◆ GIVEN TASK ◆
Convert the lines from the line containing "this 800×532 image." to the line containing "rusty metal container [400, 316, 596, 432]", both included, into a numbered list, omitting any blank lines.

◆ PROVIDED DATA ◆
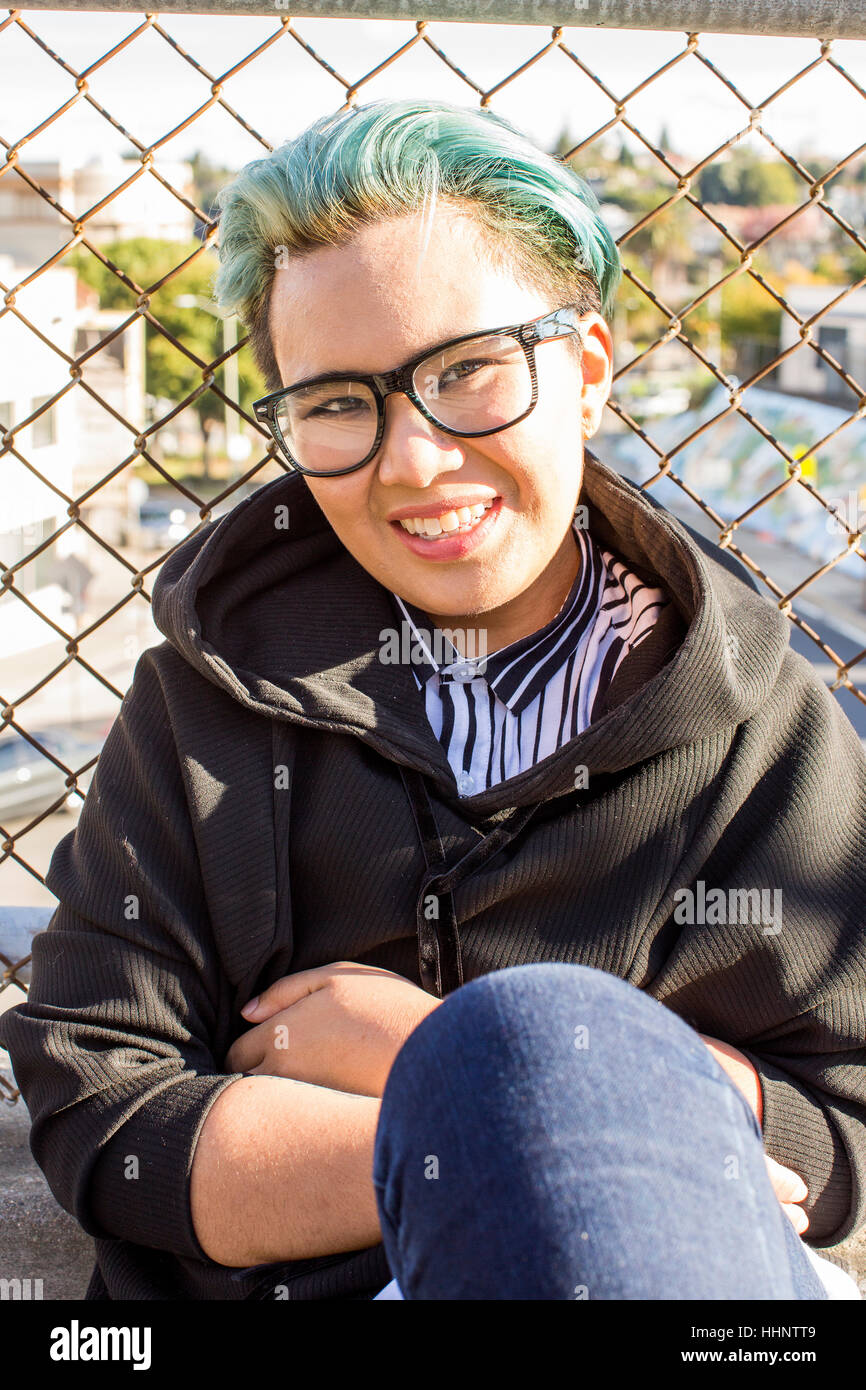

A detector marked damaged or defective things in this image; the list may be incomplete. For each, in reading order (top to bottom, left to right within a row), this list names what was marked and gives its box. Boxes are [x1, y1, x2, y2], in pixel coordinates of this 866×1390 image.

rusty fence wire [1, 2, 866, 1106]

...

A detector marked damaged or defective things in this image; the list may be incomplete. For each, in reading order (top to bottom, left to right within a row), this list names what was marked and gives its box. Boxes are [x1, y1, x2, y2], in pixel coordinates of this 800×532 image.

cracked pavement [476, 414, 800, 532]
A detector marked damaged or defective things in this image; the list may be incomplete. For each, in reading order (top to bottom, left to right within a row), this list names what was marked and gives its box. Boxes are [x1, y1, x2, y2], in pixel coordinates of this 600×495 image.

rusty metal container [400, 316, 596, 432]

◆ SOLUTION TO THIS EXERCISE ◆
1. A detector marked damaged or defective things in this image; the list may be incomplete. For each, in reading order (top to bottom, left to right within a row), this list names what was marked and gives its box. Boxes are [x1, y1, x2, y2], in pixel coordinates of this 800×532 image.
2. cracked pavement [476, 414, 800, 532]
3. A detector marked damaged or defective things in this image; the list may be incomplete. For each, in reading order (top to bottom, left to right within a row), this list names what was marked and gives its box. Boxes are [x1, y1, x2, y2], in pixel coordinates of this 600×495 image.
4. rusty metal container [400, 316, 596, 432]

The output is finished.